Alors que l’histoire contée est très intime, l’auteure arrive à faire la part des choses : son ton est posé, ses mots justes. Ce texte se lit très facilement au niveau de la langue (d’ailleurs, bravo pour la traduction !) : ce sont les émotions évoquées de façon puissante, qui nous embarquent, au point parfois d’en devenir difficile. Toutefois, ce n’est pas du tout une écriture tragique, ni à l’inverse une écriture de compte-rendu. Non, c’est vraiment une écriture autobiographique : une personne revient sur un moment particulièrement fort et à l’importance particulière pour lui. Elisabetta Rasy fait preuve d’un style clair mais aussi travaillé : tout ce qui est dit l’est pour une bonne raison, mais rien de ce qui pourrait nous faire comprendre au mieux le ressenti de cette mère et de cette fille n’est épargné.

Un livre à la fois fort et doux, beau et violent.
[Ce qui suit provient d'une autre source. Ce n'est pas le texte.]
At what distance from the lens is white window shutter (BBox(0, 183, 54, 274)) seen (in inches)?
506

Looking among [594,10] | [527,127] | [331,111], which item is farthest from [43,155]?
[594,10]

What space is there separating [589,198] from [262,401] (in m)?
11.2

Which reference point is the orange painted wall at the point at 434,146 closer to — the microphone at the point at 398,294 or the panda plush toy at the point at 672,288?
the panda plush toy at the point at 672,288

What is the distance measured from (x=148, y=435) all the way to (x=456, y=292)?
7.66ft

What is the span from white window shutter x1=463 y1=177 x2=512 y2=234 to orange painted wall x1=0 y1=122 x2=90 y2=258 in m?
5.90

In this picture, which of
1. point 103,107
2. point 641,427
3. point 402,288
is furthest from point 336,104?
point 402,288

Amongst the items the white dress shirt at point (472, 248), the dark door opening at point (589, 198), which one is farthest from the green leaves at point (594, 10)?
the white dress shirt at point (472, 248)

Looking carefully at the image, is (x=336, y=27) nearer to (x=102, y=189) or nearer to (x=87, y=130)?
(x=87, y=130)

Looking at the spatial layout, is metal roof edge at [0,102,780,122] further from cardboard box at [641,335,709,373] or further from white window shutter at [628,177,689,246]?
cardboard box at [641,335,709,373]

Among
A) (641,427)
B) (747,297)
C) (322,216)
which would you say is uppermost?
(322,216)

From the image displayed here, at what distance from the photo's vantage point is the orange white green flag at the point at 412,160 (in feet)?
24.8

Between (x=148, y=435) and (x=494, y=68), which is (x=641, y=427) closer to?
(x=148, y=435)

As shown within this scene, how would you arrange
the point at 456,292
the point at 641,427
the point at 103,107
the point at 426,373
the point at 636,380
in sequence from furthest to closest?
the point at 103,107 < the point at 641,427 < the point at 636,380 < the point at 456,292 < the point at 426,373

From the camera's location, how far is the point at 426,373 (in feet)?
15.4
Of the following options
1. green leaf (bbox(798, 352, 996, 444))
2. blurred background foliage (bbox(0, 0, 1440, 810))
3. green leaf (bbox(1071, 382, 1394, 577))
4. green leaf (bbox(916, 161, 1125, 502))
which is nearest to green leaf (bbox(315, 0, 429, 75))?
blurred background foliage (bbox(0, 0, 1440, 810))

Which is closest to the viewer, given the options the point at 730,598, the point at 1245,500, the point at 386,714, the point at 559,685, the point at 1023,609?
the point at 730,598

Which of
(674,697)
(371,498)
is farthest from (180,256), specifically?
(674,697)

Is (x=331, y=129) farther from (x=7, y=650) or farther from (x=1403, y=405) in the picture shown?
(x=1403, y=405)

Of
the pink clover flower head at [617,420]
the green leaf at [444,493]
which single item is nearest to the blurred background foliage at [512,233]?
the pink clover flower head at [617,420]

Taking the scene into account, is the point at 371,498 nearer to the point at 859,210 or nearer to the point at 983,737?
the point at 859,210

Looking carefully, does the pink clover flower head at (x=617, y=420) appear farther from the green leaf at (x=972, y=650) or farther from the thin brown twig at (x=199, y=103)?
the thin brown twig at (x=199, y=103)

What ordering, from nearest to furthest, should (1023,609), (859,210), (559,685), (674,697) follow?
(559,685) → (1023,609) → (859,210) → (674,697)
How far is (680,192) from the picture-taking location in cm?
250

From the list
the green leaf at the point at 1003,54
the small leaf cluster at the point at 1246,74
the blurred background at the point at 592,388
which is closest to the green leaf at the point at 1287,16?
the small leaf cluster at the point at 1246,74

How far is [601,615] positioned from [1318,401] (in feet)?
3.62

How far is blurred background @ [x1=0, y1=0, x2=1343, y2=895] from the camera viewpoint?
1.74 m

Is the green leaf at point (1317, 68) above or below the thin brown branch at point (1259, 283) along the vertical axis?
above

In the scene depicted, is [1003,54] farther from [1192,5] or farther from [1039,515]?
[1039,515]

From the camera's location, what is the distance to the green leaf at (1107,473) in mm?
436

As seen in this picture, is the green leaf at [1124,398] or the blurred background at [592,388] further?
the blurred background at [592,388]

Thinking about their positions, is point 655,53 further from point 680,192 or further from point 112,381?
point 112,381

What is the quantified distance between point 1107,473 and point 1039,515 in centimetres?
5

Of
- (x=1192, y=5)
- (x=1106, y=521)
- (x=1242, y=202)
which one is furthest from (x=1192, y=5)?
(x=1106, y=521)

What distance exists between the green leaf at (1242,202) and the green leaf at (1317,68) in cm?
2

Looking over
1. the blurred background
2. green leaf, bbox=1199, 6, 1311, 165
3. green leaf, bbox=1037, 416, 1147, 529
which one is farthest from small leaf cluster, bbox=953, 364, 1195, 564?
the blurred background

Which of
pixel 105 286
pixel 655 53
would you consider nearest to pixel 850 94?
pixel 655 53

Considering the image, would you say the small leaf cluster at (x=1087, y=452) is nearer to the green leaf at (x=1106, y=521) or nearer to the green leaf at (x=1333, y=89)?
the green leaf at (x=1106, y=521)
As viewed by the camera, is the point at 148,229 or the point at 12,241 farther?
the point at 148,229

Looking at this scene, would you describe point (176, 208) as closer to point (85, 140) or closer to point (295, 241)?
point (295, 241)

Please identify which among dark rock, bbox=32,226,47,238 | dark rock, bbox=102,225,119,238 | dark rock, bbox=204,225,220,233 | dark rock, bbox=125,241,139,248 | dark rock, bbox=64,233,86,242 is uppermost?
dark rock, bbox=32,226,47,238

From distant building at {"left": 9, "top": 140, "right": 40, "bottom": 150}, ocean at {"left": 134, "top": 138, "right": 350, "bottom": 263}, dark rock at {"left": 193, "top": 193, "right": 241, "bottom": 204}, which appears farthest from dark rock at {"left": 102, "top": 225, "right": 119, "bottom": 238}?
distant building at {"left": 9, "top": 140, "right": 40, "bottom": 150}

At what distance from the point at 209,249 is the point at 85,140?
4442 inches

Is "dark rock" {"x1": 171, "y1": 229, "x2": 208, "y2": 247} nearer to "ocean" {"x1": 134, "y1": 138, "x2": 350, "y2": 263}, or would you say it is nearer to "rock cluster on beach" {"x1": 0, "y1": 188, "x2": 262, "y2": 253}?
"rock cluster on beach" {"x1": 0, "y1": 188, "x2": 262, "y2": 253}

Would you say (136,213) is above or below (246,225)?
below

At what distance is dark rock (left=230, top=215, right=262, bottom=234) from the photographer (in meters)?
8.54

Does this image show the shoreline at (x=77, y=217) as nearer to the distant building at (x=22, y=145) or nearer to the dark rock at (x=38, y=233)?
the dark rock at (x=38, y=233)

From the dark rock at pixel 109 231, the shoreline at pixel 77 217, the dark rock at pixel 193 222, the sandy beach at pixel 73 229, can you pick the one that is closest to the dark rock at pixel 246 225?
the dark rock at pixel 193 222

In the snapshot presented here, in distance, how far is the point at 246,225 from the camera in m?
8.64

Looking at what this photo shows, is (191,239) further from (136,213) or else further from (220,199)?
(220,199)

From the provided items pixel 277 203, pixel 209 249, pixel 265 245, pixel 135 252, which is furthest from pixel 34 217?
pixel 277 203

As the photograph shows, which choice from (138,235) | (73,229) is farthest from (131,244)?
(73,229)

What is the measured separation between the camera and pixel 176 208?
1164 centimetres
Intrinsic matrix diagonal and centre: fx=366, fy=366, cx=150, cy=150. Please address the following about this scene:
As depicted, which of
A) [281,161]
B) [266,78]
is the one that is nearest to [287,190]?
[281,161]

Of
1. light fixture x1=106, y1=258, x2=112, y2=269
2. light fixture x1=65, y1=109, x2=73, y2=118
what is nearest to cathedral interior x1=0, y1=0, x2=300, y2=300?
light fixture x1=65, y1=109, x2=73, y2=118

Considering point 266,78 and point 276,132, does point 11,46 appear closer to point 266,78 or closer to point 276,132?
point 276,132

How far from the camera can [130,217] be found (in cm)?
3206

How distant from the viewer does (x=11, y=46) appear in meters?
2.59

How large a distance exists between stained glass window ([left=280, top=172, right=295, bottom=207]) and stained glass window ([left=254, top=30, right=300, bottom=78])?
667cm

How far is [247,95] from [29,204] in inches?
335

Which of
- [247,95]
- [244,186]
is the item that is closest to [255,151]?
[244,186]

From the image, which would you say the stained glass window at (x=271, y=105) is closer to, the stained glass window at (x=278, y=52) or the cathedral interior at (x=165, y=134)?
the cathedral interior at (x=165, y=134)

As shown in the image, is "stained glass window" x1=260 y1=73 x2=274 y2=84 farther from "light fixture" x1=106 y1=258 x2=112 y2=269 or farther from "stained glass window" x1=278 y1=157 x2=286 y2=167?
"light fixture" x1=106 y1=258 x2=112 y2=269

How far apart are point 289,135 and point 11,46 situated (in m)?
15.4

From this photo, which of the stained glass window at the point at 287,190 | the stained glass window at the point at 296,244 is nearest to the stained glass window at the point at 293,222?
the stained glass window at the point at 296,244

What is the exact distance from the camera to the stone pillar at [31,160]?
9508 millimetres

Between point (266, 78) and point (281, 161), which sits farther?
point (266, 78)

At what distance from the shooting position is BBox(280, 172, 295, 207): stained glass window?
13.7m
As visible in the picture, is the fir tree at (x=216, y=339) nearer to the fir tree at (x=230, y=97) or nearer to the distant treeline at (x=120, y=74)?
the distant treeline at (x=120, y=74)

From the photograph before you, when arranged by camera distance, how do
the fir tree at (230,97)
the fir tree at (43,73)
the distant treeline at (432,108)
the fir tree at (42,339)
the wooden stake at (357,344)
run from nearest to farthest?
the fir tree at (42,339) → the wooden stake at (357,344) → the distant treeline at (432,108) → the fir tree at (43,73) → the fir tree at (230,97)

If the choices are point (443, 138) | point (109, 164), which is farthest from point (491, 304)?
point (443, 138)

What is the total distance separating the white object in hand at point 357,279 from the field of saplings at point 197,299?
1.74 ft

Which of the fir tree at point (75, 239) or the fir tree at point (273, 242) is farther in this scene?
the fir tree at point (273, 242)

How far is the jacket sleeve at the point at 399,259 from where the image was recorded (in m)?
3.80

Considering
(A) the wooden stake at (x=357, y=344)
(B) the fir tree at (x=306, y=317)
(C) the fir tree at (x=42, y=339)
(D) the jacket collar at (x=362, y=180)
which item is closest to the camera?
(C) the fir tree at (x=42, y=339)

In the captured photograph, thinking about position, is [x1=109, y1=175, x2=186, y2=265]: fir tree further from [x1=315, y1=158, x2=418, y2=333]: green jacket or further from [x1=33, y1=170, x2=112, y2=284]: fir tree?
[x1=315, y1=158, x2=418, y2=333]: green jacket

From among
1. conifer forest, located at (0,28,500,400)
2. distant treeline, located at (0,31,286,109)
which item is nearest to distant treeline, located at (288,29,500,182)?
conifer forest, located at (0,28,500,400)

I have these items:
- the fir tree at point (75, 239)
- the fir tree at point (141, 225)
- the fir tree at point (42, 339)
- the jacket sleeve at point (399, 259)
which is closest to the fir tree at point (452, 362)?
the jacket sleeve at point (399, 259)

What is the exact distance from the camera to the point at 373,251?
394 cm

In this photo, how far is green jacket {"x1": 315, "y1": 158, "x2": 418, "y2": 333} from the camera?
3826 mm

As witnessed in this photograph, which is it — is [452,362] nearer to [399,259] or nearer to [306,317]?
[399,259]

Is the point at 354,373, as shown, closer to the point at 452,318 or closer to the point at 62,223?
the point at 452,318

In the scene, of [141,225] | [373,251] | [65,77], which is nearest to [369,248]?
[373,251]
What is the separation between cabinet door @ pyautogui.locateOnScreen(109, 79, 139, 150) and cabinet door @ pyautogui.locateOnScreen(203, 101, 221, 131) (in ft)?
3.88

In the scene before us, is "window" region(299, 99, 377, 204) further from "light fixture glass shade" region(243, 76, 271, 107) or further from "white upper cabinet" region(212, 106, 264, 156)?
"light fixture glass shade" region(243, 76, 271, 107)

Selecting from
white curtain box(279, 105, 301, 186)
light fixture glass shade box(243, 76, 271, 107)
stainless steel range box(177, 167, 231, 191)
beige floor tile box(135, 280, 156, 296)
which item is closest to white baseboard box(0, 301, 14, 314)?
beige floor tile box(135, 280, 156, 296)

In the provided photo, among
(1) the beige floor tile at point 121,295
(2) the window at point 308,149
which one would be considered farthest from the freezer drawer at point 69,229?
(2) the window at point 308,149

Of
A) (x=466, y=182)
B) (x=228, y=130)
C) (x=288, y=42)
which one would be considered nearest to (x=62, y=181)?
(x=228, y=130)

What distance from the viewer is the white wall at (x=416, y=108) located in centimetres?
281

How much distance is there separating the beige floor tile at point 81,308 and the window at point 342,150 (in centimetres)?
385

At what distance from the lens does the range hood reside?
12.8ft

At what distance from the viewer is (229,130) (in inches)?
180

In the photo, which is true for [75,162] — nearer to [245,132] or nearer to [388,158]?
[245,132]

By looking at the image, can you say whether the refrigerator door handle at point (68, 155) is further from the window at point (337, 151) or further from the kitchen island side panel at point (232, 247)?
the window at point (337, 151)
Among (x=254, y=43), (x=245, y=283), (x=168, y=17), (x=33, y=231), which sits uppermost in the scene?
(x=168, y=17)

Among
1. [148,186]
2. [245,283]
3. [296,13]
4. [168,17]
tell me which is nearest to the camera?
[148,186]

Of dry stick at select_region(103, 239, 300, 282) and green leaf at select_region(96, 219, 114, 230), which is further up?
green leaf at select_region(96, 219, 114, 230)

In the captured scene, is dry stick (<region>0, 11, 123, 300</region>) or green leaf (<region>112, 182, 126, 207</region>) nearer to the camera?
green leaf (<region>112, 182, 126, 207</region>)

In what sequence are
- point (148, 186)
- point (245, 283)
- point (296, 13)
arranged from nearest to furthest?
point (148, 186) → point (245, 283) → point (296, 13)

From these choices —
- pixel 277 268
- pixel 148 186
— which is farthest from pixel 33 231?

Une écriture de la maladie, mais surtout de la vie, très juste que je vous conseille.

Cette radio constituait apparemment un examen de routine : le médecin affable que ma mère vénérait me connaissait et il m’aurait avisée s’il y avait eu quelque chose d’alarmant ; tout du moins, il aurait pressé ma mère, ce dont il s’était abstenu. Cependant je lus et relus le compte-rendu et appris par cœur l’expression : lésion dyscaryotique.

Par hasard, je rendis visite à une vieil ami médecin et psychanalyste dans l’après-midi et, tandis que nous parlions de tout et de rien, je lui racontai les problèmes de ma mère sur le ton affectueusement et ironiquement paternaliste qu’on emploie pour évoquer les petits vieux de la famille et leurs ennuis, et je mentionnai la radio en lui répétant les mots du compte-rendu. La conversation s’arrêta d’un coup, comme une voiture qui fait une embardée et s’écrase contre un mur. Tu ne sais pas ce que cela veut dire ? m’interrompit-il. Puis il me l’expliqua.

Elisabetta Rasy, L’Obscure Ennemie, traduction de Nathalie Bauer, aux éditions du Seuil, 17€20.